The French architect Maurice Mantout (1886–1953), after a decade spent with the conservation of monuments in Morocco, played a leading role in the design and construction of the Great Mosque of Paris, which he completed in 1926. The building complex includes courtyards, a garden, a minaret, a prayer hall, a bathhouse and other annexes. Most of the structures replicate Moroccan precedents in terms of layout, elevation and even decorative details such as capitals, stuccowork, woodwork and zillīj (‘tile mosaic’), thereby creating a pastiche of historic landmarks. Mantout and his colleagues paid meticulous attention also to the epigraphic features of the mosque. For instance, the entrance to its prayer hall leads through a wooden screen surmounted by a square Kufic inscription that reads barakat Muḥammad, or ‘the blessing of Muḥammad’ [Figure 7.1]. This specific phrase and calligraphic form, as the architect presumably recognised, had been part of the repertoire of Moroccan craftsmen for centuries.
Contrary to their absence in scholarship on Islamic art and epigraphy, such barakat Muḥammad squares are rather widespread in Morocco. In the old cities of Fez, Meknes, Marrakesh and elsewhere, observant visitors may spot them on mosques, shrines, city gates, ramparts, palaces and fountains. The variety of media in which they are executed is also remarkable: brickwork inlaid with zillīj, carved or painted stucco and wood, glazed tiles, embroidered textiles, manuscripts and calligraphic panels. The earliest occurrences of the phrase, alongside other pious inscriptions in square Kufic, can be traced back to the Marinid dynasty (668/1269–869/1465). Ruling from their capital, New Fez, the Marinid sultans commissioned several mosques, madrasas, zāwiyas (‘hospices’), funerary complexes and other buildings throughout their realm in present-day Morocco and part of Algeria. Perhaps most renowned are the architectural landmarks established by Abū’l-Ḥasan (r. 731/1331–752/1351), some of which are indeed relevant to the present discussion.

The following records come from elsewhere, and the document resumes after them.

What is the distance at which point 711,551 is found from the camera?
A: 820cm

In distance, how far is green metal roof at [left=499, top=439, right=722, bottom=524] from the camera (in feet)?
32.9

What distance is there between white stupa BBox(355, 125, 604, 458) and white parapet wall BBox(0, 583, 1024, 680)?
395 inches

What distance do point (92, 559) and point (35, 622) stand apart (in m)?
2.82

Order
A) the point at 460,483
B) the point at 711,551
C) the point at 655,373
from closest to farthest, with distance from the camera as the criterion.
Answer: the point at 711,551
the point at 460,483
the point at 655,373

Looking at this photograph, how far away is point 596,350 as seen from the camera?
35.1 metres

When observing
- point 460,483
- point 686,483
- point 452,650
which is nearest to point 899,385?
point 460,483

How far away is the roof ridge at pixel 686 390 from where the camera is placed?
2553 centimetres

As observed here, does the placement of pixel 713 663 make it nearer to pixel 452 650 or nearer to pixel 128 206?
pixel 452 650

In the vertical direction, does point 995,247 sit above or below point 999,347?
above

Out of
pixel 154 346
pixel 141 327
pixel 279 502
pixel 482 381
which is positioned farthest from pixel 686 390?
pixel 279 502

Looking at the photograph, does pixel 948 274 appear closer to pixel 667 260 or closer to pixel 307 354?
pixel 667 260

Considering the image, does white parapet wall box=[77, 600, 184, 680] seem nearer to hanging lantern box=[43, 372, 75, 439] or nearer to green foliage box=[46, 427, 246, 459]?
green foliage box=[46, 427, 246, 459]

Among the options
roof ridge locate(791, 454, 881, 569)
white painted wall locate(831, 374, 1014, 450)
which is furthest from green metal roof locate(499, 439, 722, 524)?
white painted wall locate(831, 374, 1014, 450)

The following chapter will primarily investigate the emergence of barakat Muḥammad squares in the Marinid period, proposing an interpretation for the meaning of this religious formula at the time. One may note that its use was virtually unparalleled in other parts of the Islamic world, which suggests that it was more than just one of many, routinely recited or inscribed, pious phrases. In other words, it is likely to have borne a local significance, one that cannot be generalised for other regions.